28
Theo
The day before Christmas Eve finds Imogen and me in Dr. Katz’s office, the ultrasound machine glowing a bright black and white beside her bare belly.
“Let’s see if we can’t find out this little one’s gender.” She smiles at us, and takes the wand to my wife’s stomach, searching.
Imogen squeezes my hand, which is wrapped tightly around hers, as we both watch the screen. This is the first doctor’s appointment I’ve been allowed to come to … mostly because I didn’t know about all of the other ones but I’d let that slide. Today was a happy day.
“Now, there is the baby’s head, and it’s arm. Look, baby is rubbing its face.” Dr. Katz details our little one’s movements.
I watch, mesmerized, as the little life we created dances. It’s a little hard to tell what is what, but every so often I’ll catch the glimpse of a foot or a hand.
“Slippery little sucker,” I whisper to Imogen, whose favorite movie is Pretty Woman.
She laughs under her breath and shushes me by putting a hand on my arm.
Dr. Katz is hitting a lot of buttons, moving the wand and measuring and not making any noise.
“Is everything okay?” The panic in my chest rises a notch.
“Everything is fine, why?” Imogen looks up at me.
“She’s not saying anything.” I motion to the doctor.
Dr. Katz smiles. “Theo, everything is fine … I’m sorry I didn’t preface because Imogen has been here for sonograms already. If I don’t talk a lot, it’s only because I’m trying to concentrate.”
“Oh, okay, good.” The breath I had trapped in my lungs comes whooshing out.
“Relax, Dad,” Imogen teases.
“All right!” Dr. Katz sets the wand down and wipes the blue goo off of Imogen’s stomach. “Let me get the picture up that will show you exactly what you’re having.”
My heart pounds in my chest, and I feel Immy’s hand become slick with nervous sweat. This is it.
The doctor passes through a few images, and then clicks on one, bringing it up into full view.
“There is your baby!”
Both Imogen and I tilt our heads from left to right, trying to make out exactly what we’re looking at. It takes a few seconds before she speaks.
“Okay, I have no idea what I’m looking at.”
All three of us laugh, and Dr. Katz circles three areas with the drawing tool on her computer program.
“See these three dots here? Those are all of the indications of the female reproductive system. Which means … you are having a baby girl.”
“A girl?” Imogen bursts into tears, and it only takes one look at her beautiful face to know that they’re the happy kind.
“We’re having a little girl,” I say in amazement, and then bury myself in my wife’s hair.
A baby girl … one who will look just like Imogen but have my eyes. Or maybe her eyes and my dark hair … who cares though? All I know is that my heart just expanded to make room for the other most important woman in my life.
“Oh my goodness, I get to buy all of the little pink frilly outfits now!” Imogen claps through her sobs.
This has us all laughing again.
As soon as we calm down a little bit from our emotional high, Dr. Katz gives Imogen a rundown of her next appointments and tells her to start taking things a little more easy.
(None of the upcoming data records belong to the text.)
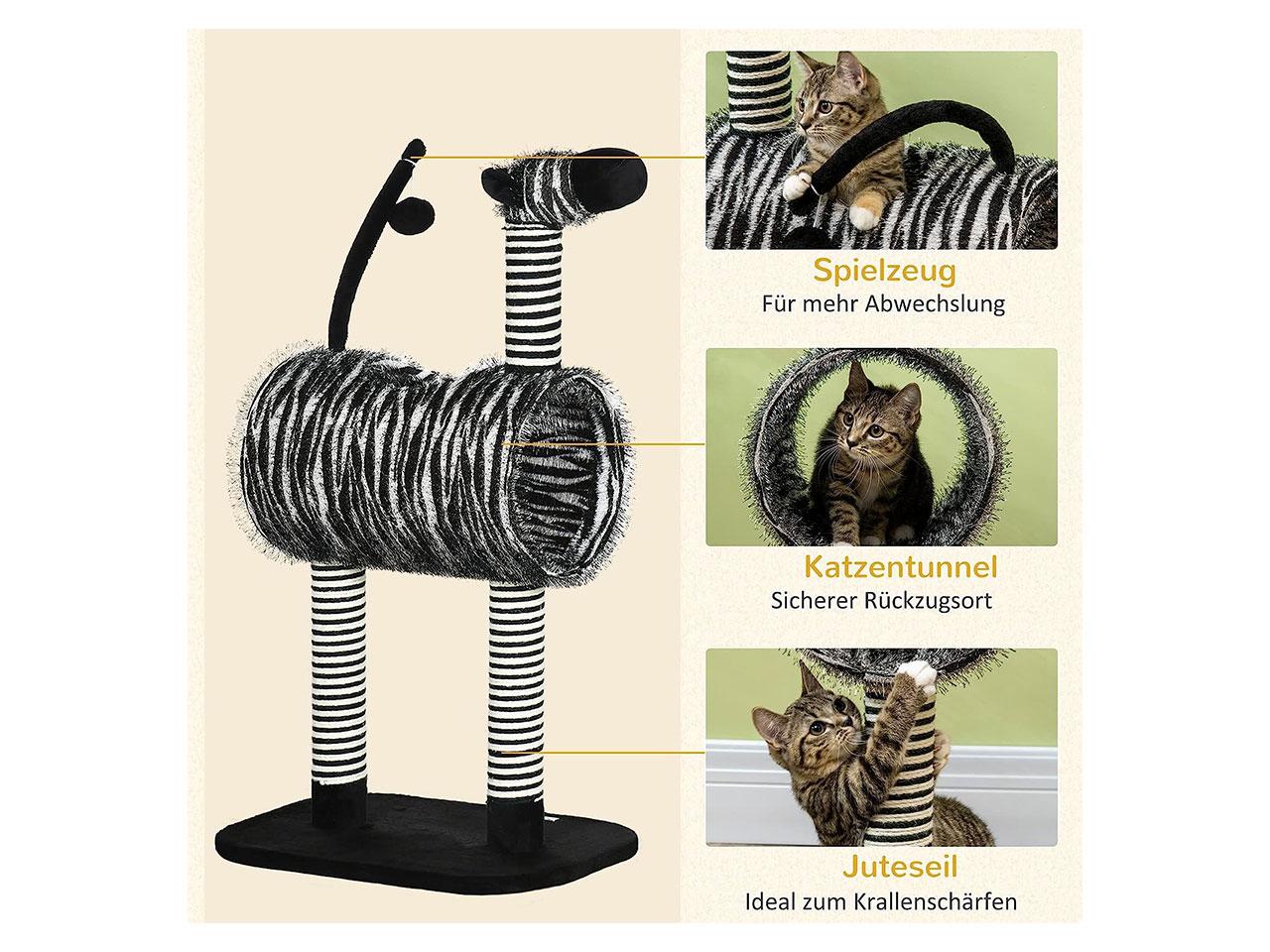 Spielzeug
Für mehr Abwechslung

Katzentunnel
Sicherer Rückzugsort

Juteseil
Ideal zum Krallenschärfen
I listen intently, completely on board with doing whatever it takes to get our baby girl into this world safely.
“There is going to be so much pink in your life.” Imogen grins as we walk out of the doctor’s office.
“Good. It’ll break up the New England neutral stranglehold you’ve put on the house. If I have to walk into one more beige room, I’m going to go insane.”
“If it was up to you, everything would be covered in wood paneling.”
“That’s right. Full seventies, baby.”
“Come off it, you weren’t even born in the seventies.” Imogen rolls her eyes as we get in.
I start the car and pull out of the parking lot, driving through Chatham in all of its snowy, Christmas glory. The bandstand is decorated with wreathes and twinkling garland, and the glittering glow of fairy lights line the shops, streets and trees down Main Street. It looks like a storybook, and I dream about one day taking our daughter to a Friday night summer concert in the park.
“Would the queen like her Taco Bell?” I offer, knowing she’s probably hungry.
My wife was always hungry as it was before she was pregnant, growing up with a mother who was constantly on a diet would do that to a woman. But now? In the amount of time we’d spent together in the last two weeks, which was more than we had in the four months we’d been separated, I’d seen her consume more calories than Michael Phelps did on a daily basis.
She looked like every ounce of food she put in her mouth was going straight to her baby belly. She was still the petite, slim Imogen I knew … only now she had this cute little bump sticking out.
I find her adorable. And sexy, and gorgeous, and … Imogen is the most beautiful person I’ve met inside and out. I haven’t pushed the issue of us with her because it just feels so nice to be with her. To laugh and joke and not talk about divorce or what happens next. Maybe, right now, this kind of healing is what we need.
“Actually, I’m feeling more like soup. A good hot cup of chowder, and oh! Maybe a cheddar biscuit.”
I can’t help but laugh. “That’s my New England princess. All right, one cup of chowda and delicious buns, coming right up!”